**Required action**
Copy exactly the line containing "kingdom: Animalia" and all lines after it, through the last line of the material below; omit everything before it.

**Dataset extract**
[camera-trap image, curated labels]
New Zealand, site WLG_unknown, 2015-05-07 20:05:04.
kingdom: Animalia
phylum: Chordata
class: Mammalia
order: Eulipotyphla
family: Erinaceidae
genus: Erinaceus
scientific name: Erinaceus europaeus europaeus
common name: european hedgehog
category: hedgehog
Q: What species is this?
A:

**Solution to this exercise**
kingdom: Animalia
phylum: Chordata
class: Mammalia
order: Eulipotyphla
family: Erinaceidae
genus: Erinaceus
scientific name: Erinaceus europaeus europaeus
common name: european hedgehog
category: hedgehog
Q: What species is this?
A:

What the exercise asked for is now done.